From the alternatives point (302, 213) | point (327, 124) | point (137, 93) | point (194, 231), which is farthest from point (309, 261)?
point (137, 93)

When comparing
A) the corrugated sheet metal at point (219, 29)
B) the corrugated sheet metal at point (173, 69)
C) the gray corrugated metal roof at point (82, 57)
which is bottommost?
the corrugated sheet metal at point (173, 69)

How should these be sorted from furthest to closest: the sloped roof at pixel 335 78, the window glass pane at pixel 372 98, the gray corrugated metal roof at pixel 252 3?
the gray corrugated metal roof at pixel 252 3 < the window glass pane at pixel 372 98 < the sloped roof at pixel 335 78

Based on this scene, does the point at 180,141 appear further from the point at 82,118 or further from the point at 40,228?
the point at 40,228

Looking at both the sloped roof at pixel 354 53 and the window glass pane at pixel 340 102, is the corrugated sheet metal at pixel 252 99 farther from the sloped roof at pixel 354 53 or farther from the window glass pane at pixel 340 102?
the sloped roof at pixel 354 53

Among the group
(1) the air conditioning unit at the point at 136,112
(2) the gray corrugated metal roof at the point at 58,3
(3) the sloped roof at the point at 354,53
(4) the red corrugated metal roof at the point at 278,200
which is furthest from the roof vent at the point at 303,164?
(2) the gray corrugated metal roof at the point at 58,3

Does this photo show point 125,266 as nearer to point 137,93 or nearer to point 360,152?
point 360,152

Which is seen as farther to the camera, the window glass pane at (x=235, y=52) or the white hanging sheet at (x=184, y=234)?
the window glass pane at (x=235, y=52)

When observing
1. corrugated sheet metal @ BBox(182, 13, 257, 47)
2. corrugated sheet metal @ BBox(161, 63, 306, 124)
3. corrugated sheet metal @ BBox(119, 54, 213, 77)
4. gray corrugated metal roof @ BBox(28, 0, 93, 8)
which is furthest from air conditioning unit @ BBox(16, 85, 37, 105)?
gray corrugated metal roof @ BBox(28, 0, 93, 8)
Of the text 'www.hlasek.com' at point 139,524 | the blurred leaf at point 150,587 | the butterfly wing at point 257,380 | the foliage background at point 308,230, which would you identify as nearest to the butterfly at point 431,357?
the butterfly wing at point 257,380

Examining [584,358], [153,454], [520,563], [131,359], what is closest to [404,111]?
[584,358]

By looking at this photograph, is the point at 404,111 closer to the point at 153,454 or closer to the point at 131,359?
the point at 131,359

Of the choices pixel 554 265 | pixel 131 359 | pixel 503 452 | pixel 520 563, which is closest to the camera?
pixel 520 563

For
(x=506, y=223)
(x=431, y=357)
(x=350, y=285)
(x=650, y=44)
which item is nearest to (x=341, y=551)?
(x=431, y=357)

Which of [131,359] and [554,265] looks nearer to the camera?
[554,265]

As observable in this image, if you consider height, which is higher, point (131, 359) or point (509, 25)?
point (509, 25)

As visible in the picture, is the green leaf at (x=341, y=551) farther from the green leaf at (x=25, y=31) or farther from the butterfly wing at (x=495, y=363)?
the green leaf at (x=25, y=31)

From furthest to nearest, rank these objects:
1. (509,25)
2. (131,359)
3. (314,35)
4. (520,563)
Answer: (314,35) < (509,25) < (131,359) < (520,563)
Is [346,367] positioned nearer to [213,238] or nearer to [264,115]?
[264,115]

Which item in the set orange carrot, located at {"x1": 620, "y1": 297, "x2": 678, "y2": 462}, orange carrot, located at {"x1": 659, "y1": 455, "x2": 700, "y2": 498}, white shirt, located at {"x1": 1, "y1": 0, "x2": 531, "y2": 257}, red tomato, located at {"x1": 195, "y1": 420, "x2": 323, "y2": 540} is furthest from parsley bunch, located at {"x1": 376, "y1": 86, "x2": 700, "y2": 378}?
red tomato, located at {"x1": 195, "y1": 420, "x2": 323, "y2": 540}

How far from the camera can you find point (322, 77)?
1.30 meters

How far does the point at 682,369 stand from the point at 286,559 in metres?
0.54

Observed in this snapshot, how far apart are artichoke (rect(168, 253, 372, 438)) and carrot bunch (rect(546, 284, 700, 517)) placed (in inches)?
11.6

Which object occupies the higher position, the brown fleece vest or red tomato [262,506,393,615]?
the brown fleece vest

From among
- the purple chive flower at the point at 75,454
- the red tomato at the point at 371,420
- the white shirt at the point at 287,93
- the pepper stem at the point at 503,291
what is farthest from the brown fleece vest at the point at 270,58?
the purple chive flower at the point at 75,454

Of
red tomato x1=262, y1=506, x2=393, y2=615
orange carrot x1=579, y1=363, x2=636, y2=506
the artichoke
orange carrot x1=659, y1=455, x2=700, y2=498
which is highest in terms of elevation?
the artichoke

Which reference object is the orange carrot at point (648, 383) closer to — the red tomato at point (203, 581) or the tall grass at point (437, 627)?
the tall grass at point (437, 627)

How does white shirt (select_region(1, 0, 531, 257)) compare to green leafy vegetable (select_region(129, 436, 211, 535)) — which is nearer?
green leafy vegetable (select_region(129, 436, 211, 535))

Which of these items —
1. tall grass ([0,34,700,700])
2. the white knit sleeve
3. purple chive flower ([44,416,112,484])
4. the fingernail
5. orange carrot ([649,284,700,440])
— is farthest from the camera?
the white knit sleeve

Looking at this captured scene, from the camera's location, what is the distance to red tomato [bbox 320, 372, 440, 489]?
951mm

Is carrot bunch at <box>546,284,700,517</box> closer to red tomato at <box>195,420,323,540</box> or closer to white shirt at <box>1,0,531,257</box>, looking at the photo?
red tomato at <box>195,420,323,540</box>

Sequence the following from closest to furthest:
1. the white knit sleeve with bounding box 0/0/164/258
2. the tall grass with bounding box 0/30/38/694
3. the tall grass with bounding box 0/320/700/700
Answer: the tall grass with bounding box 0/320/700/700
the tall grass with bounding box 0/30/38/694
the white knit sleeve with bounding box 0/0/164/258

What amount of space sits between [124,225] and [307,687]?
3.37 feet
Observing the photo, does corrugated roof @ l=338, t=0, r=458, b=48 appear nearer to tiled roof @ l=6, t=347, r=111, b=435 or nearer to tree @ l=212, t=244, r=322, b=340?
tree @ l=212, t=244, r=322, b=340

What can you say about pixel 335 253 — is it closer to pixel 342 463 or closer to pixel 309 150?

_GOAL OF THE EXERCISE_
Reproduce all of the rows above, word for word, with nothing changed.

_EXERCISE SOLUTION_
From the alternatives point (302, 213) | point (327, 124) | point (137, 93) | point (194, 231), which is farthest from point (309, 261)?
point (137, 93)

When comparing
A) the corrugated sheet metal at point (219, 29)
B) the corrugated sheet metal at point (173, 69)
C) the gray corrugated metal roof at point (82, 57)
which is bottommost?
the corrugated sheet metal at point (173, 69)

How should these be sorted from furthest to closest: the sloped roof at pixel 335 78, the window glass pane at pixel 372 98, the gray corrugated metal roof at pixel 252 3?
the gray corrugated metal roof at pixel 252 3 < the window glass pane at pixel 372 98 < the sloped roof at pixel 335 78

Based on this scene, does the point at 180,141 appear further from the point at 82,118 or further from the point at 40,228?
the point at 40,228

Looking at both the sloped roof at pixel 354 53 and the window glass pane at pixel 340 102, is the corrugated sheet metal at pixel 252 99 farther from the sloped roof at pixel 354 53 or farther from the window glass pane at pixel 340 102?
the sloped roof at pixel 354 53

Among the group
(1) the air conditioning unit at the point at 136,112
(2) the gray corrugated metal roof at the point at 58,3
(3) the sloped roof at the point at 354,53
(4) the red corrugated metal roof at the point at 278,200
which is furthest from the roof vent at the point at 303,164?
(2) the gray corrugated metal roof at the point at 58,3

Does this photo show point 125,266 as nearer to point 137,93 or nearer to point 360,152?
point 360,152

Which is seen as farther to the camera, the window glass pane at (x=235, y=52) or the white hanging sheet at (x=184, y=234)?
the window glass pane at (x=235, y=52)

When observing
1. corrugated sheet metal @ BBox(182, 13, 257, 47)
2. corrugated sheet metal @ BBox(161, 63, 306, 124)
3. corrugated sheet metal @ BBox(119, 54, 213, 77)
4. gray corrugated metal roof @ BBox(28, 0, 93, 8)
which is furthest from air conditioning unit @ BBox(16, 85, 37, 105)?
gray corrugated metal roof @ BBox(28, 0, 93, 8)
Of the text 'www.hlasek.com' at point 139,524 | the blurred leaf at point 150,587 | the butterfly wing at point 257,380 | the foliage background at point 308,230, which would you identify as nearest to the butterfly at point 431,357?
the butterfly wing at point 257,380

Examining [584,358], [153,454], [520,563], [131,359], what is closest to [404,111]?
[584,358]

By looking at this photograph, is the point at 404,111 closer to the point at 153,454 or closer to the point at 131,359?
the point at 131,359

Of the choices pixel 554 265 | pixel 131 359 | pixel 503 452 | pixel 520 563, which is closest to the camera?
pixel 520 563

For
(x=506, y=223)
(x=431, y=357)
(x=350, y=285)
(x=650, y=44)
which item is nearest to (x=341, y=551)?
(x=431, y=357)

Which of [131,359] and [554,265] looks nearer to the camera?
[554,265]

As observable in this image, if you consider height, which is higher, point (131, 359) or point (509, 25)?
point (509, 25)

As visible in the picture, is the green leaf at (x=341, y=551) farther from the green leaf at (x=25, y=31) or farther from the butterfly wing at (x=495, y=363)?
the green leaf at (x=25, y=31)

From furthest to nearest, rank these objects:
1. (509,25)
2. (131,359)
3. (314,35)
4. (520,563)
Answer: (314,35) < (509,25) < (131,359) < (520,563)
Is [346,367] positioned nearer to [213,238] or nearer to [264,115]?
[264,115]

Which item in the set orange carrot, located at {"x1": 620, "y1": 297, "x2": 678, "y2": 462}, orange carrot, located at {"x1": 659, "y1": 455, "x2": 700, "y2": 498}, white shirt, located at {"x1": 1, "y1": 0, "x2": 531, "y2": 257}, red tomato, located at {"x1": 195, "y1": 420, "x2": 323, "y2": 540} is furthest from parsley bunch, located at {"x1": 376, "y1": 86, "x2": 700, "y2": 378}?
red tomato, located at {"x1": 195, "y1": 420, "x2": 323, "y2": 540}

How far from the camera can you find point (322, 77)?
1.30 meters

How far does the point at 682,369 stand from the point at 286,559 in metres?
0.54

Observed in this snapshot, how far apart are artichoke (rect(168, 253, 372, 438)) and carrot bunch (rect(546, 284, 700, 517)) placed (in inches)?
11.6

Which object occupies the higher position, the brown fleece vest or red tomato [262,506,393,615]?
the brown fleece vest

From among
- the purple chive flower at the point at 75,454
- the red tomato at the point at 371,420
- the white shirt at the point at 287,93
- the pepper stem at the point at 503,291
what is farthest from the brown fleece vest at the point at 270,58?
the purple chive flower at the point at 75,454

Of
red tomato x1=262, y1=506, x2=393, y2=615
orange carrot x1=579, y1=363, x2=636, y2=506
the artichoke
orange carrot x1=659, y1=455, x2=700, y2=498
which is highest in terms of elevation?
the artichoke

Which reference object is the orange carrot at point (648, 383) closer to — the red tomato at point (203, 581) or the tall grass at point (437, 627)?
the tall grass at point (437, 627)

How does white shirt (select_region(1, 0, 531, 257)) compare to green leafy vegetable (select_region(129, 436, 211, 535)) — which is nearer?
green leafy vegetable (select_region(129, 436, 211, 535))

Which of these items —
1. tall grass ([0,34,700,700])
2. the white knit sleeve
3. purple chive flower ([44,416,112,484])
4. the fingernail
5. orange carrot ([649,284,700,440])
— is farthest from the camera?
the white knit sleeve

Looking at this captured scene, from the camera's location, what is the distance to red tomato [bbox 320, 372, 440, 489]?
951mm

Is carrot bunch at <box>546,284,700,517</box> closer to red tomato at <box>195,420,323,540</box> or closer to white shirt at <box>1,0,531,257</box>, looking at the photo?
red tomato at <box>195,420,323,540</box>

Sequence the following from closest to furthest:
1. the white knit sleeve with bounding box 0/0/164/258
2. the tall grass with bounding box 0/30/38/694
3. the tall grass with bounding box 0/320/700/700
Answer: the tall grass with bounding box 0/320/700/700
the tall grass with bounding box 0/30/38/694
the white knit sleeve with bounding box 0/0/164/258

What amount of space sits between [124,225] and [307,687]?
3.37 feet
Observing the photo, does corrugated roof @ l=338, t=0, r=458, b=48 appear nearer to tiled roof @ l=6, t=347, r=111, b=435 or nearer to tree @ l=212, t=244, r=322, b=340?
tree @ l=212, t=244, r=322, b=340

What can you say about pixel 335 253 — is it closer to pixel 342 463 or closer to pixel 309 150?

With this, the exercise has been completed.